First Gen subsidiary FGEN LNG Corp. owns and operates an interim offshore terminal (IOT) project in partnership with Tokyo Gas of Japan.
“First Gen has applied already for POM. We have already inspected, including DENR, and at least everything is clear and, they are in fact applying for 25 years, so they are confident,” DOE director for oil industry management bureau Rino Abad said.
The company disclosed to the Philippine Stock Exchange that its LNG terminal already generated revenues from its pre-commercial operations and terminal fees.
FGEN LNG completed the commissioning activities as of end-September 2024. It generated revenues amounting to P3.567 billion mainly from terminal fees charged to the natural gas power plants for the transport, storage and regasification of LNG in the first nine months of 2024.
LNG’s income contribution to First Gen increased to $1 million in the first nine months of 2024 from a net loss of $1.9 million in the same period last year, mainly due to the terminal fees billed to the natural gas plants and towage fees
FGEN LNG, however, posted a net loss of P163.7 million during the period, an increase of P4.5 million, or 2.8 percent, from P159.2-million operating loss in the same period in 2023 due to recognition of foreign exchange losses (reversal from foreign exchange gains last year) and higher provision for income taxes.

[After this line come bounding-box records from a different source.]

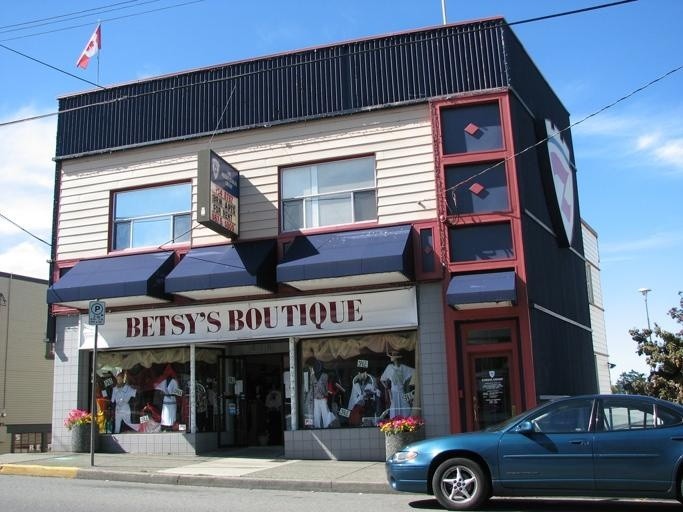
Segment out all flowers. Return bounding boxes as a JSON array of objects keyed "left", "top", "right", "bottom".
[
  {"left": 377, "top": 414, "right": 426, "bottom": 437},
  {"left": 63, "top": 409, "right": 92, "bottom": 432}
]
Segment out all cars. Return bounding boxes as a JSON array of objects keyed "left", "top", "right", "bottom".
[{"left": 385, "top": 395, "right": 682, "bottom": 510}]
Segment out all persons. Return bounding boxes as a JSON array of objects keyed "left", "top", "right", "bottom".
[
  {"left": 380, "top": 351, "right": 415, "bottom": 418},
  {"left": 309, "top": 363, "right": 336, "bottom": 428},
  {"left": 347, "top": 371, "right": 379, "bottom": 425},
  {"left": 154, "top": 376, "right": 177, "bottom": 427},
  {"left": 111, "top": 372, "right": 140, "bottom": 433}
]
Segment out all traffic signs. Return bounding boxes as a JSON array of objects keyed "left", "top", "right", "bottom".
[{"left": 88, "top": 301, "right": 104, "bottom": 325}]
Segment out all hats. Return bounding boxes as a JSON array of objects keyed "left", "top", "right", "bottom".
[{"left": 386, "top": 350, "right": 403, "bottom": 358}]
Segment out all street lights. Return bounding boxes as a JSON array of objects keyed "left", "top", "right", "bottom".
[{"left": 638, "top": 288, "right": 651, "bottom": 344}]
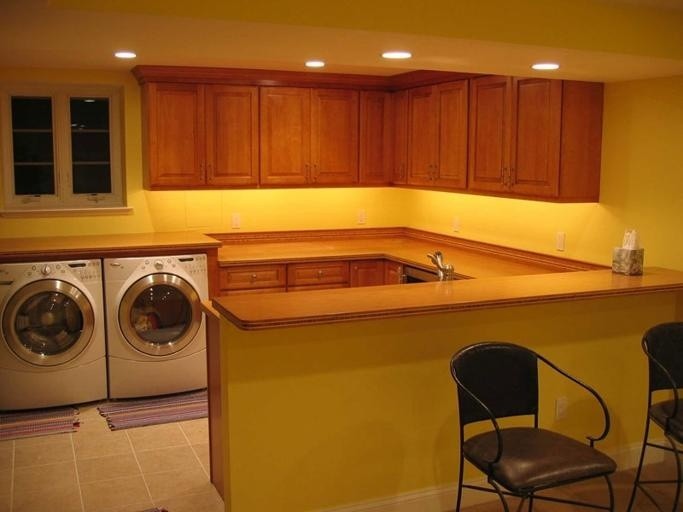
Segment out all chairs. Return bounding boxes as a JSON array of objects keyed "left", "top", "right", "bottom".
[
  {"left": 448, "top": 341, "right": 619, "bottom": 512},
  {"left": 626, "top": 321, "right": 683, "bottom": 512}
]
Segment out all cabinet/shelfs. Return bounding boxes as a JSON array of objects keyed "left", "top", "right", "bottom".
[
  {"left": 287, "top": 260, "right": 350, "bottom": 298},
  {"left": 406, "top": 71, "right": 469, "bottom": 191},
  {"left": 359, "top": 76, "right": 406, "bottom": 186},
  {"left": 259, "top": 72, "right": 362, "bottom": 190},
  {"left": 468, "top": 74, "right": 602, "bottom": 202},
  {"left": 140, "top": 62, "right": 260, "bottom": 190},
  {"left": 349, "top": 259, "right": 402, "bottom": 287},
  {"left": 219, "top": 262, "right": 287, "bottom": 304}
]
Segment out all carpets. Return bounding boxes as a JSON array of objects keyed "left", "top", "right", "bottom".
[
  {"left": 101, "top": 392, "right": 214, "bottom": 433},
  {"left": 0, "top": 403, "right": 79, "bottom": 443}
]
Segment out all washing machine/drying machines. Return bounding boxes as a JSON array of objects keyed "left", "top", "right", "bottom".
[
  {"left": 102, "top": 254, "right": 210, "bottom": 400},
  {"left": 0, "top": 259, "right": 108, "bottom": 410}
]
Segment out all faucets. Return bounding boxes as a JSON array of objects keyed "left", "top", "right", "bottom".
[{"left": 426, "top": 250, "right": 454, "bottom": 282}]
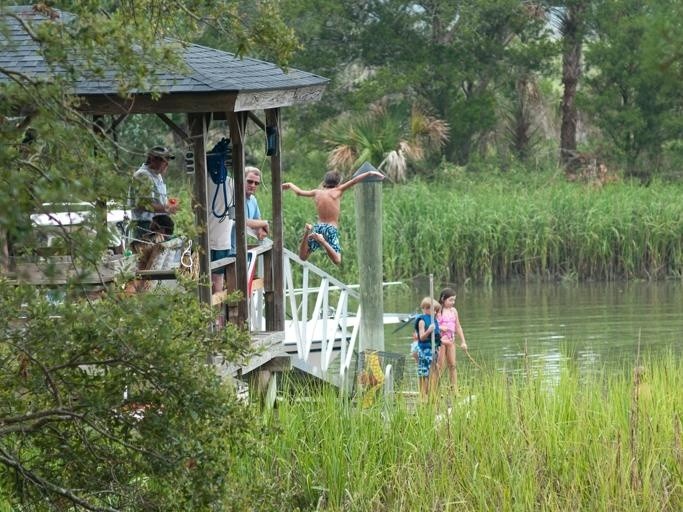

First Gen is one of the biggest independent power producers and the leading gas power generation company in the Philippines with about 2,000 megawatts in operating gas assets out of its total 3,668 MW installed capacity.
Its energy portfolio consists of clean and indigenous fuels such as natural gas, geothermal energy from steam, hydroelectric, wind and solar power.
First Gen set a target to grow its portfolio to 13,000 MW by 2030.